(What the task requires) Filter out all lines without the word "sitting" from the data below, please, and copy the rest.
── Dataset records ──
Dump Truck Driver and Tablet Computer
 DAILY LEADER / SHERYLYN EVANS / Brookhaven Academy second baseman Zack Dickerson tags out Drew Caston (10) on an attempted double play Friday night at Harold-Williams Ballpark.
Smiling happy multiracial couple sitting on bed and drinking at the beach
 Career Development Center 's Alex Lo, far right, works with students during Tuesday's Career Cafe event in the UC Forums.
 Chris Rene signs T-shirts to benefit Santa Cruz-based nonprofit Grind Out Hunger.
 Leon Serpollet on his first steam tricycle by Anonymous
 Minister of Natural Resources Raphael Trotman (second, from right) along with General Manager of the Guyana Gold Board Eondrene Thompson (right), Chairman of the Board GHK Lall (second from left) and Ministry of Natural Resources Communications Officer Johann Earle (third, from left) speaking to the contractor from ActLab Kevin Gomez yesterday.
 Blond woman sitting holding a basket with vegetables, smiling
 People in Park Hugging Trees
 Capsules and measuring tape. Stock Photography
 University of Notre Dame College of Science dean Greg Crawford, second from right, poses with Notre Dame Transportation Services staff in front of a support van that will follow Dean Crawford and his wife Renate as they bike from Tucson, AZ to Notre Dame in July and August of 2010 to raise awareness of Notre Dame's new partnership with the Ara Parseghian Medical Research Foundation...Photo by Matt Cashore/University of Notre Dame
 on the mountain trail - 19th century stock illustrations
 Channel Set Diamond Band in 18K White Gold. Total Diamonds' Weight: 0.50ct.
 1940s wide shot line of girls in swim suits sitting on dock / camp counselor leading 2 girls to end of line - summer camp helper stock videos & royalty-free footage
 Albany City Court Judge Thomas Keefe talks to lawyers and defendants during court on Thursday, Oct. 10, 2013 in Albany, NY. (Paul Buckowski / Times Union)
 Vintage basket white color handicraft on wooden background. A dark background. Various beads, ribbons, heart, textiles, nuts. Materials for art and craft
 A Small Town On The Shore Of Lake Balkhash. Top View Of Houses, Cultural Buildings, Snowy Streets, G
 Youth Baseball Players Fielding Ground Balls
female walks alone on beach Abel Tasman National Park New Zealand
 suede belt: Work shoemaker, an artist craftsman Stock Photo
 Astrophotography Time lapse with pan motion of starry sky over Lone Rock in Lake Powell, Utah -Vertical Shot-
───
(Answer to this exercise)
Smiling happy multiracial couple sitting on bed and drinking at the beach
 Blond woman sitting holding a basket with vegetables, smiling
 1940s wide shot line of girls in swim suits sitting on dock / camp counselor leading 2 girls to end of line - summer camp helper stock videos & royalty-free footage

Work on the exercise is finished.